Hi everyone!  I made a list maker app and would like your feedback.  A few months ago I went looking online for a todo list to help me get things done.  I eventually decided to write my own and learn rails (and put things off even more).  Tasskr is a simple list maker with due dates, time estimates, recurring tasks, reminders and graphs.  I'm hoping it could be profitable.<p>http://tasskr.com
======
euroclydon
If you're really serious about making money on it, then you should do the
following:

1) Add a couple more features that are geared around integration with people's
workflow, like phone reminders, and maybe some ability to, oh, I don't know,
send a grocery list to a husband, or a parts list to a delivery guy.
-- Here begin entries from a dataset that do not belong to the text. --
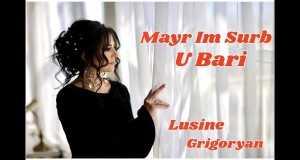 Mayr Im Surb U Bari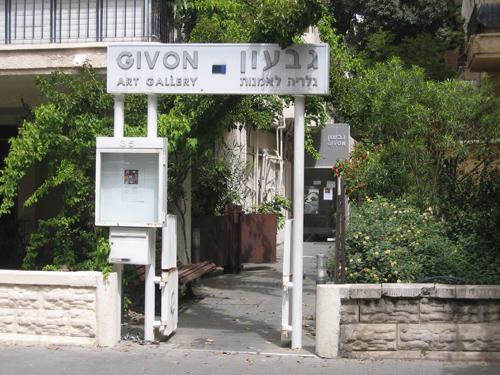 Givon Art Gallery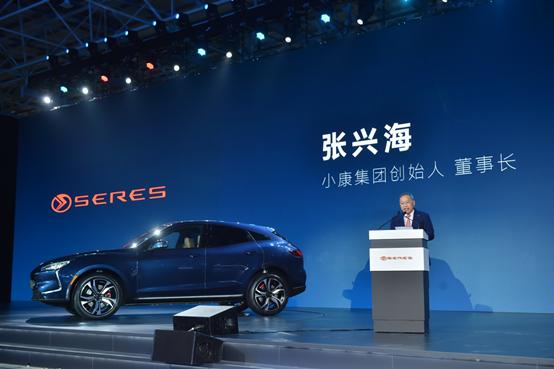 金康SERES两江智能工厂投产暨新电动汽车全球首发
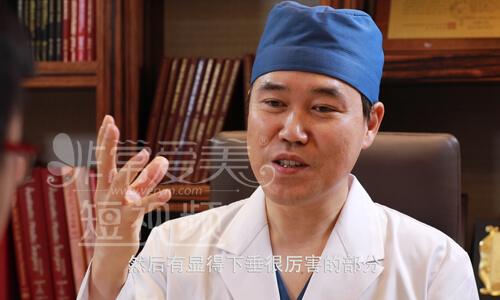 韩国FACELINE李真秀院长访谈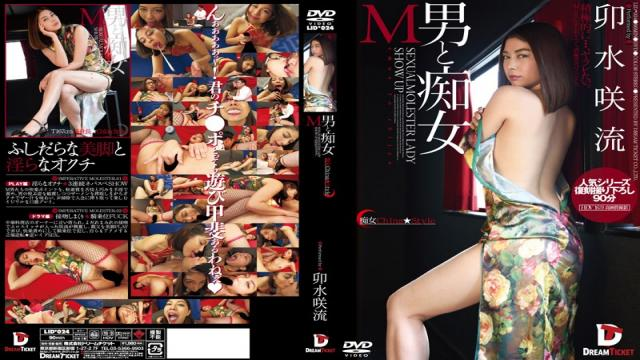 LID-024 M Male Slut Slut China _ Style Saryu Usui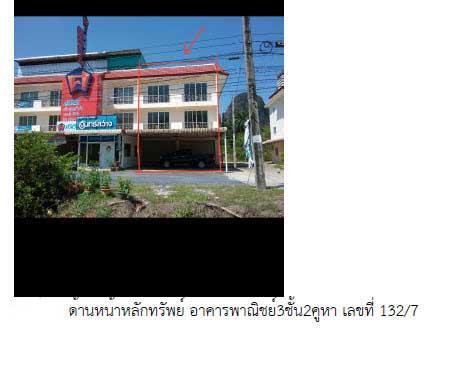 อาคารพาณิชย์หลุดจำนอง ธ.ธนาคารกรุงไทย กระบี่ อ่าวลึก อ่าวลึกเหนือ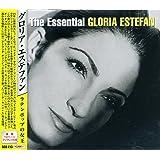 グロリア・エステファン The Essential CD2枚組 SCD-E13-KS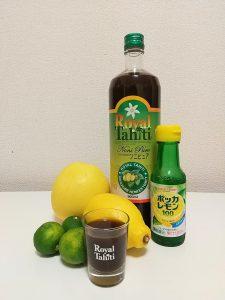 ロイヤルタヒチ・ノニピュアをポッカレモンで割ると美味しく飲める。ノニレシピ
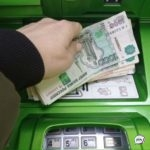 Новые схемы: о мошенниках предупреждает полиция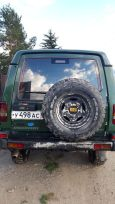 Land Rover Discovery, 1995 год, 280 000 руб.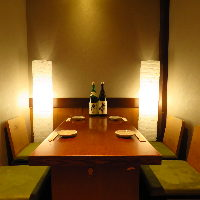 麻生駅徒歩1分。落ち着いた雰囲気の和食個室居酒屋です。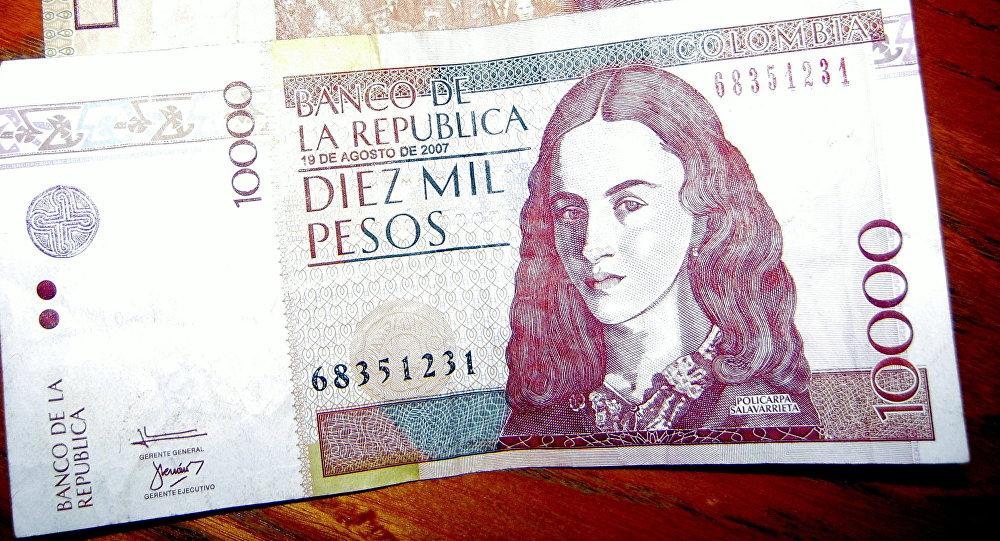 Colombian Peso Registers Higher Fall Against Dollar Since February 2016 Icslatam Com
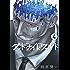 グッド・ナイト・ワールド(4) (裏少年サンデーコミックス)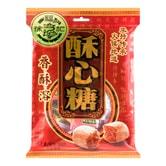台湾徐福记 酥心糖 4种口味 358g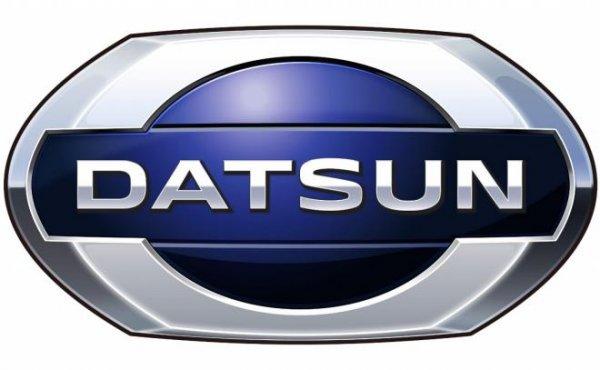 Datsun-BrandUnveilingINDIA01 resizedimage600370-Datsun-logo2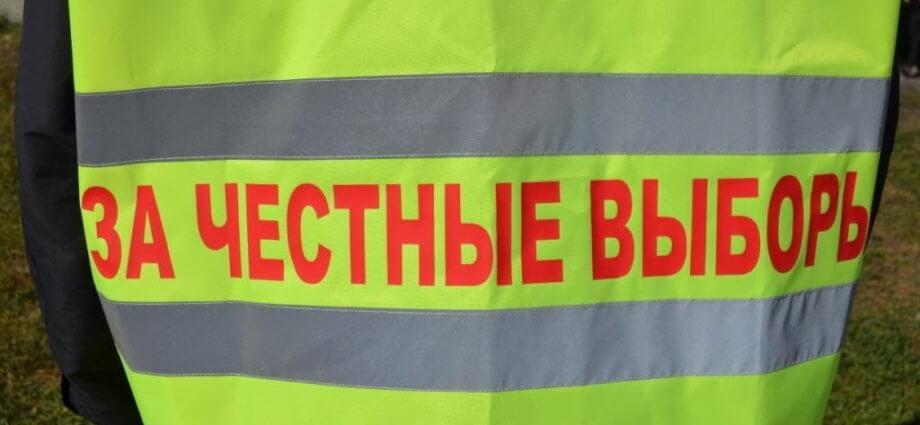 Выборы кандидатов в члены правления cyn мичуринец ГУВД москвы
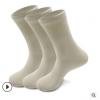 厂家批发 元昊正品柔软舒适透气袜子 吸汗艾草纤维袜 可定做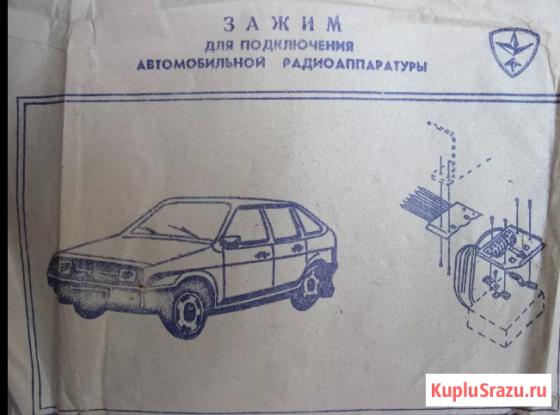 Разъёмный зажим для крепления радиоаппаратуры УАЗ ВАЗ ГАЗ Новый СССР Санкт-Петербург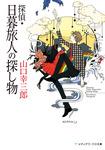 探偵・日暮旅人の探し物-電子書籍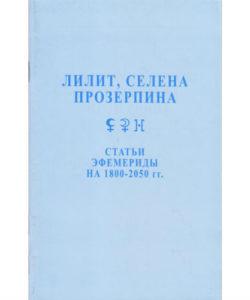 """Величко Ф. """"Лилит, Селена, Прозерпина. Статьи, Эфемериды 1800-2050 гг."""""""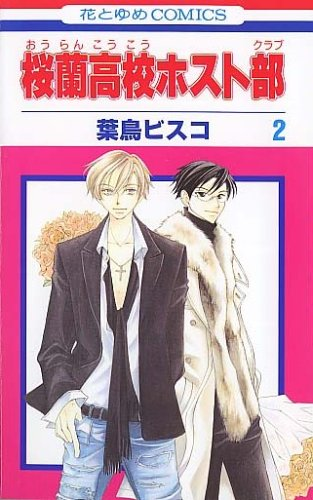 Download [Ouran High School Host Club 2] (Japanese Edition) PDF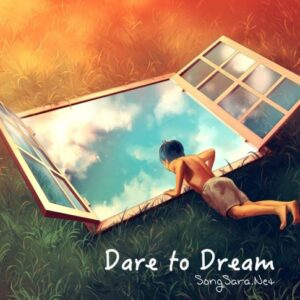 Wendi Shi - Dare to Dream 2016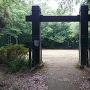 西郭(本丸)の冠木門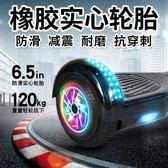 電動平衡車雙輪成人兒童代步車男女學生兩輪智能體感平行車柒彩點 aj6483【花貓女王】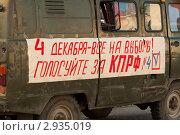Купить «Фрагмент агитационной машины КПРФ», фото № 2935019, снято 7 ноября 2011 г. (c) WalDeMarus / Фотобанк Лори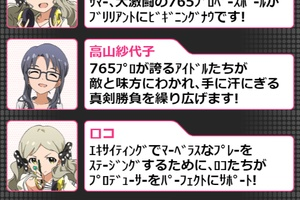 【グリマス】イベント「大激闘!765プロ野球」ショートストーリーまとめ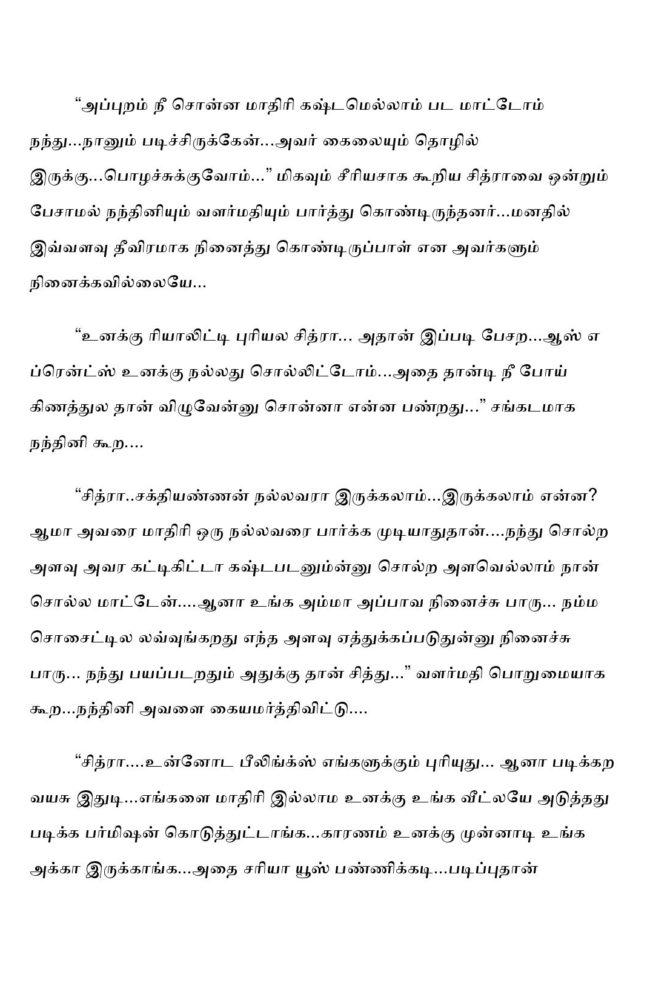 ttk2-page-005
2) Research, research, research, where people are spending money on the
internet for something like this. You'll find the usual suspects, like
Basecamp, and you'll want to avoid being like that. Instead, you'll want to
find underserved markets niches, dozens of them.

3) Once you've identified the markets, build a list of them, and outline the
contents of a landing page for each niche. Do this on the computer, so that
you can programmatically create all these landing pages and capture some of
the long tail traffic.

4) This should really be #1, but get someone to start paying, anyone. This
will force you to scratch someone's itch who has money. Make whatever changes
they need so that the service is valuable to them. You really need to find one
person out there, who's saying "I wish I had an online task list that met my
needs! If I only did, I could make $X more this week/month/year."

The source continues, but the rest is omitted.